Directions for this task: Only the lines from the line with "Batterie de voiture" through the end of the records belong in your reply, copied exactly, with every picture left out.

(Web page caption snippets)
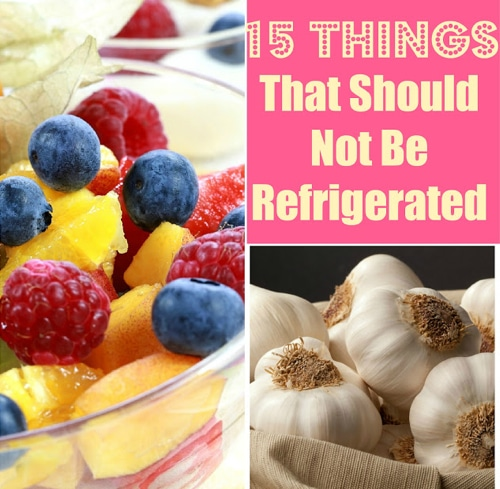 15-Things-You-Should-Not-Refrigerate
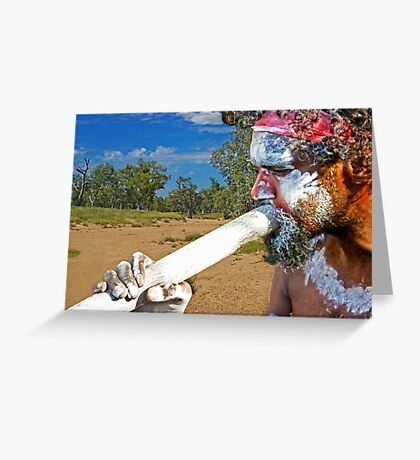 Play Your Didgeridoo Blue Greeting Card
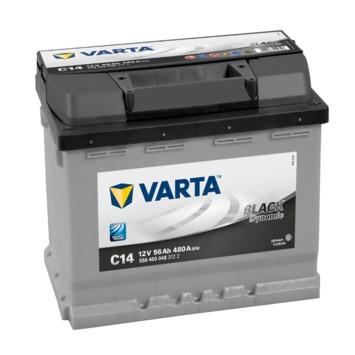 Batterie de voiture VARTA black dynamic 12V 56Ah C14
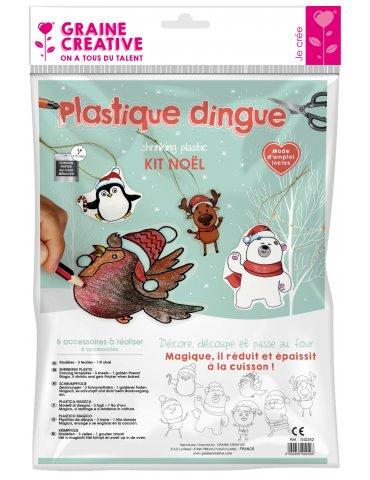 Kit Plastique dingue - 7 Décorations de Noël - Graine Créative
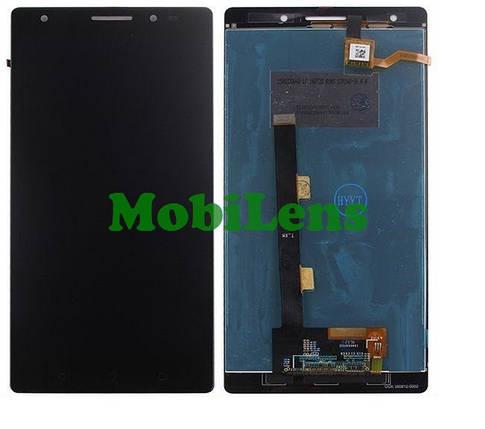 Lenovo PB2-690M, Phab 2 Pro Дисплей+тачскрин(модуль) черный, фото 2
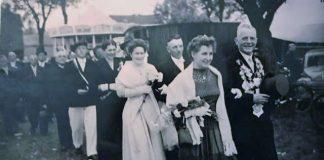 Schützenfest Erle 1956
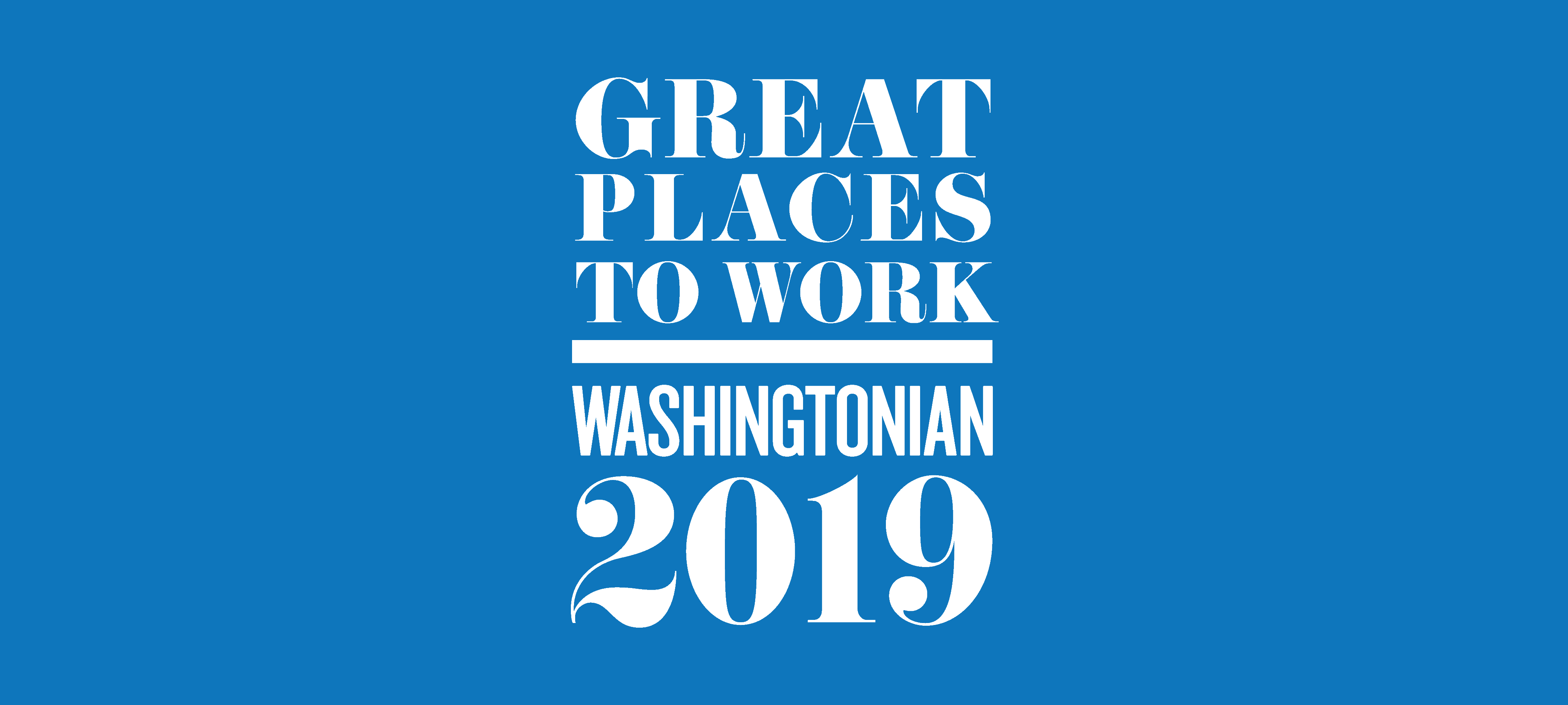 NVO Named One of Washingtonian's 50 Great Places to Work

Finished task:
 Batterie de voiture VARTA black dynamic 12V 56Ah C14
 Kit Plastique dingue - 7 Décorations de Noël - Graine Créative
 Lenovo PB2-690M, Phab 2 Pro Дисплей+тачскрин(модуль) черный, фото 2
 Schützenfest Erle 1956
 NVO Named One of Washingtonian's 50 Great Places to Work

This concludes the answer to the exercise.